"Why are you guys here?"
We're asked this question almost everyday as we make our way through to the end of Te Araroa. Hunters who pass us, fishers, other hikers - they're all curious to know why two girls are in the mountains with a week supply of food and tired bodies.
"We're hiking Te Araroa", is always the answer.
In 140km, however, that answer will no longer exist. In a mere eight days we won't be on this trail anymore. It will all be done. In one way or another, the 3000km trail will be complete and we'll cease to exist on it's terrains.
"Wow! You've walked the whole thing?" Is always the next question received.
This is where I would feel some sort of regret or shame, if I had any. You see, I haven't walked the whole Te Araroa trail. Infact, by the end I will have only walked half of it.
In eight days I will have walked 1500km of a thruhike that tests both will and physicality in a person. The accomplishments I've held in the last two and a half months can never be taken away from me, nor should I feel as if I don't deserve a congratulations in myself for making it where I have.
At the beginning of this hike I was determined to walk every kilometre of it. Every ounce of will in my body told me I could do it - I would do it - and I would be the strongest woman for it. I would complete Te Araroa or die trying. There was no way I wasn't going to.
Guess what, guys? Things change.
And for me, they changed on 90 Mile Beach. Only 50km into the 3000. The blisters on my feet begged for me to reconsider while my mind screamed at me in the sound of the waves crashing to my right. Every step on that beach was a wake up call, and it was in that moment that I realized I didn't want to walk the whole thing.
The North Island, being as beautiful as it is, interested me in no way whatsoever when it came to hiking Te Araroa.

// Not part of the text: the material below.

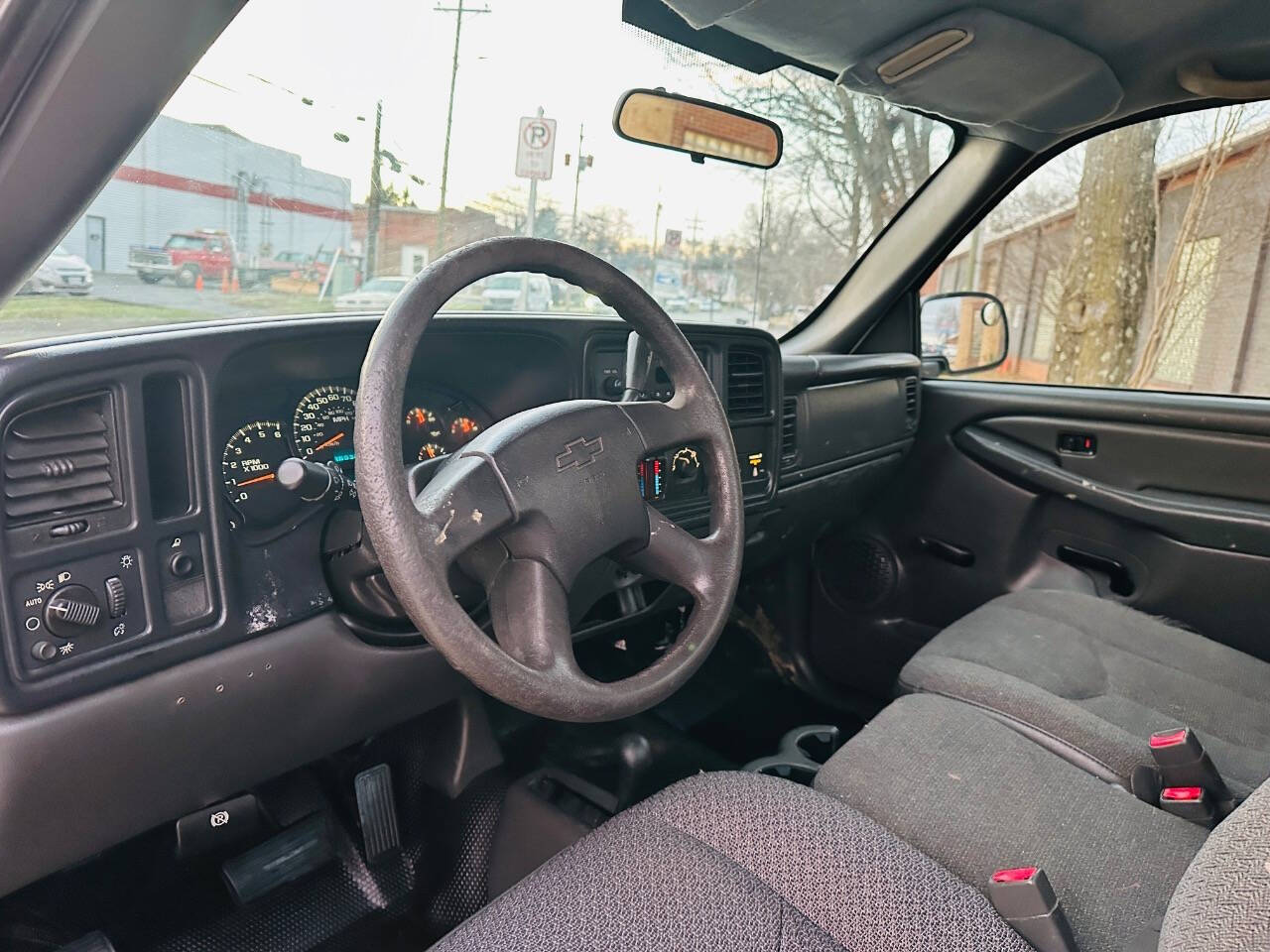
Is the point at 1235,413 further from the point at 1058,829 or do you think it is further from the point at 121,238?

The road and beach walking came in copious amounts, the towns were expensive, there wasn't enough freedom camping, and there weren't enough mountains.
By Bream Head, 300km or so from the beginning, I was miserable. I remember the day so clearly, walking along the Ocean Beach Walk. I stopped and screamed so loud at the waves, raging into the shore. Tears were rolling down my face and the painful realizations started to flow through me.
There was no way I was going to continue Te Araroa. Why was I even here? Who the hell let me do something so preposterous? Why couldn't I have just gotten a puppy like most people do when they get dumped? Why was I letting the ghost of my past haunt my every move?
It wasn't until a few days later, after wallowing in my own self pity, that I realized these emotions were exactly why I came here.
I needed to make it to Bluff. I needed to touch the pole at the end of the trail with the fulfillment that I craved so badly. I needed to walk, travel, explore, drive, boat - whatever it took to get to the end of Te Araroa. I didn't care how I got there, as long as I made it with that feeling of true achievement and happiness.
"No, I've only walked half of it." I usually say. "But I've explored all of it."
Every hitch ever taken on parts being skipped led to a new story from a new person. Every walk ever done away from the trail is a walk I would have never seen. Every new friend I made, all of whom hold a special place in my journey, would have not been met if I'd taken this path differently. All of the nights a stranger turned into a friend, a hostel turned into a home, and a hitch turned into a tour, were given to me as a gift in my adventure.
"Te Araroa" translates into "The Long Pathway", and that's exactly what it is. It's a pathway that you take, and regardless how you choose to take it - it will lead you exactly where you need to go.
As long as you make it to the end with a feeling of fulfillment, then you've achieved something that no one can ever take away from you. In 140km, I will be at Bluff. Te Araroa will end there, but my Araroa will just be beginning.